They always said the Academy was where greatness began , where the blessed and
the brilliant were shaped into the pillars of the realm. Its towers, pale as bone, reached
so high they seemed to scrape the stars, and its courtyards bloomed with flowers
enchanted to never wilt. Songs were sung of its splendor. Children dreamed of walking
its halls. Parents wept with pride the day their offspring crossed its threshold. But not
Kaelen's parents. He had none to see him off, no hands to wave goodbye, no warm
embrace promising he'd be missed. Only the cold hush of the orphanage matron's
disinterest as she signed his name away.
Kaelen remembered his first steps through the wrought-iron gates , how the air itself felt
different, almost charged, as if every stone in that place breathed magic. He'd clutched
his satchel tight, the contents pitiful: one spare tunic, a spellbook already secondhand
and annotated in someone else's scrawl, and a folded parchment that named him one
of the "Accepted." It should have felt like a dream. But from the beginning, Kaelen
noticed things the others didn't , the sideways glances when he spoke, the small, quiet
way instructors passed over his raised hand. He thought it was nerves at first, or some
fault of his voice. But weeks turned into months, and the cold remained. He was always
the last picked for spell duels, the last invited to study groups, the one who never quite
belonged.
The instructors praised precision. They demanded elegance. And Kaelen's magic was
neither. It fought him , strange, slow to answer, often misfiring or producing effects not
written in any of the sanctioned tomes. A simple levitation spell would make objects float
upside-down or twist into unfamiliar shapes. An attempt at a fire rune once produced a
sickly green flame that hissed in pain. The others laughed. Sometimes, they recoiled.

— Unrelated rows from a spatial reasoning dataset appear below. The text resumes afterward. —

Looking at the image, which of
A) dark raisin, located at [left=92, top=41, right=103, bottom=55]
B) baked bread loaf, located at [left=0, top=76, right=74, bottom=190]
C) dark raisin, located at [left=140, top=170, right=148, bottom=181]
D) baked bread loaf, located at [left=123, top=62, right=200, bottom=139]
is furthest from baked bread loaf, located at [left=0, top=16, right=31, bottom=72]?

By his third year, he was known more for his failures than his efforts. Rumors spread
that he carried a curse , or worse, that he was drawing from forbidden wells. Of course,
no one said this to his face. They simply stopped speaking to him at all.
But Kaelen endured. He studied when others partied. He reread every text until the
pages blurred in his vision. He practiced alone, bleeding his fingers raw in the
frost-bitten training yards because the indoor chambers were "too full." He convinced
himself that hard work would win respect. That if he just proved himself, if he could
finally get one spell right , not just right, but perfect , then they would see him. Truly see
him.
And then came the Trials.
Every Academy student underwent them. Ritualized tests of arcane skill, discipline, and
potential. The first was the Trial of Binding , a test of elemental connection and magical
control. Kaelen failed twice. On the third attempt, he succeeded, barely, binding a wind
spirit that bucked and shrieked so violently it shattered the glass dome above the arena.
It left him winded, but the evaluators passed him with curt nods. He hadn't won their
awe, only their tolerance. But even tolerance, in that place, felt like gold.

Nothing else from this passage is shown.